Even if we aren't emotionally available for our families because of all the GOING, we say we are good Moms {or Dads or Grandparents} because we're doing all this stuff.
And we DO and we DO and we DO and we wonder why we don't feel happy? Complete?
How could we possibly fit in anything else to all this DOING?
And then I read this. And these words jump out at me...
"What about my life and my rights and my time and my space and my yard and my house and kids and my food and my being good at other stuff?"They catch my attention because I know how many times I've said...
What about me?
What about my feelings?
What about my gifts? And when do I get a chance to use them?
Don't they care?
Why doesn't he/she care about my feelings?

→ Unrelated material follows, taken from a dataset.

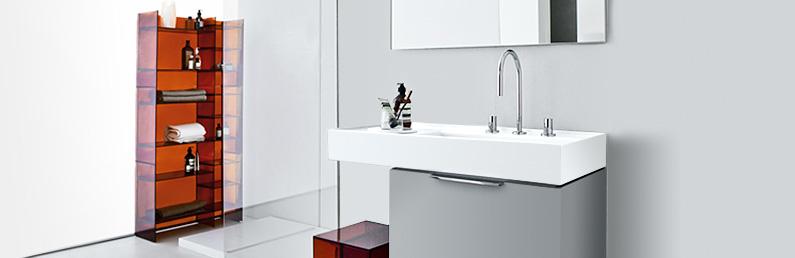 kartell by laufen badprodukte online bestellen im reuter shop. Black Bedroom Furniture Sets. Home Design Ideas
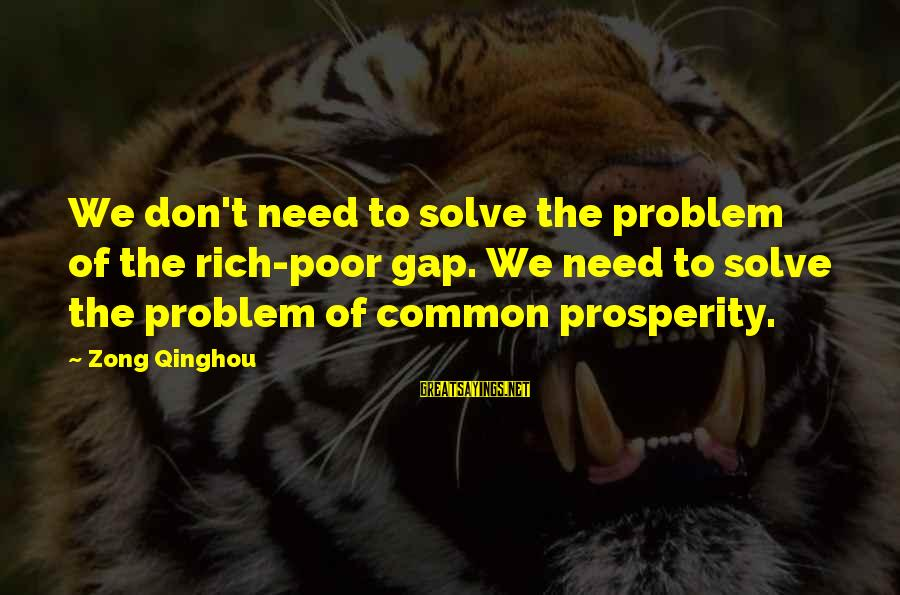 Problem Solve Sayings By Zong Qinghou: We don't need to solve the problem of the rich-poor gap. We need to solve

Don't they see how hard I'm working?
Doesn't He see me struggling?
Why can't God just GIVE me this one thing??!!
DOESN'T GOD CARE?
And we tell ourselves that He doesn't. That God doesn't, or can't, concern Himself with the minutiae of our day to day.
And that's not true.
Just as a parent I hurt when my baby girl cries, even over something the world deems trivial, God hurts for us when we struggle.
So who tells us that He doesn't care? Why do we let ourselves believe it?
It is the same society that tells us we have to keep up with all the DOING in order to be the BEST Mom / Dad/ {fill in the blank}?
DO YOU UNDERSTAND WHAT'S HAPPENED TO YOU?
Have you ever thought about it? How you got here? How you started feeling this way? How you lost touch with who you are?
Do you understand what has happened to you?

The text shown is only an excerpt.